What Would We Do Without the Bees?

Jan 16, 2009

Dianne DiBlasi is frustrated.


She’s the advisor of Team B.E.E.S. (Bergen Environmental Effort to Save Bees), a group of six high school students in Allendale, N.J. involved in a honey bee  project.


Two years ago the students conducted research and interviewed locals to find a community-based environmental project. They decided on bees. They learned about bees and beekeeping, and  purchased their supplies.


Today, they're heavily involved in educating the public about bees: how vital bees are and the issues they face. The youths gave a presentation at the Bronx Zoo's "Teens for Planet Earth" summit, where they won the gold award for service-based learning. Then last month,  PBS traveled to Allendale  to cover the team's activities. The TV show, "GreenQuest," will premiere in February.

Now for the frustration.

Bees are
"prohibited animals" in the Borough of Allendale.


“We were fortunate (two years ago) to find a beekeeper in the next town over who graciously let us put our hive on his property,” DiBlasi said.

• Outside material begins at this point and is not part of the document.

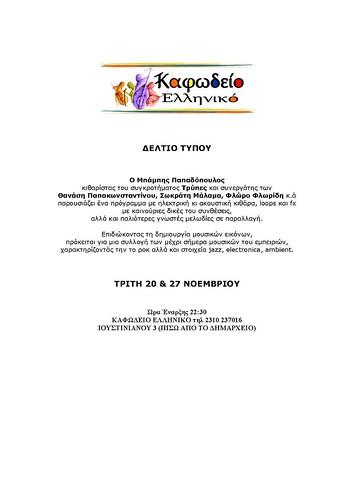 ΜΠΑΜΠΗΣ ΠΑΠΑΔΟΠΟΥΛΟΣ2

They petitioned the council to change the ordinance. The council declined.


Now they’ll be addressing council again on Feb. 2--this time with the support of Tim Schuler, New Jersey’s state apiarist, and the support of a councilwoman.


DiBlasi said some of the city council members think the bee project is a potential liability.


“It seems there is more concern over a neighbor getting stung than taking a huge green step forward,” she said.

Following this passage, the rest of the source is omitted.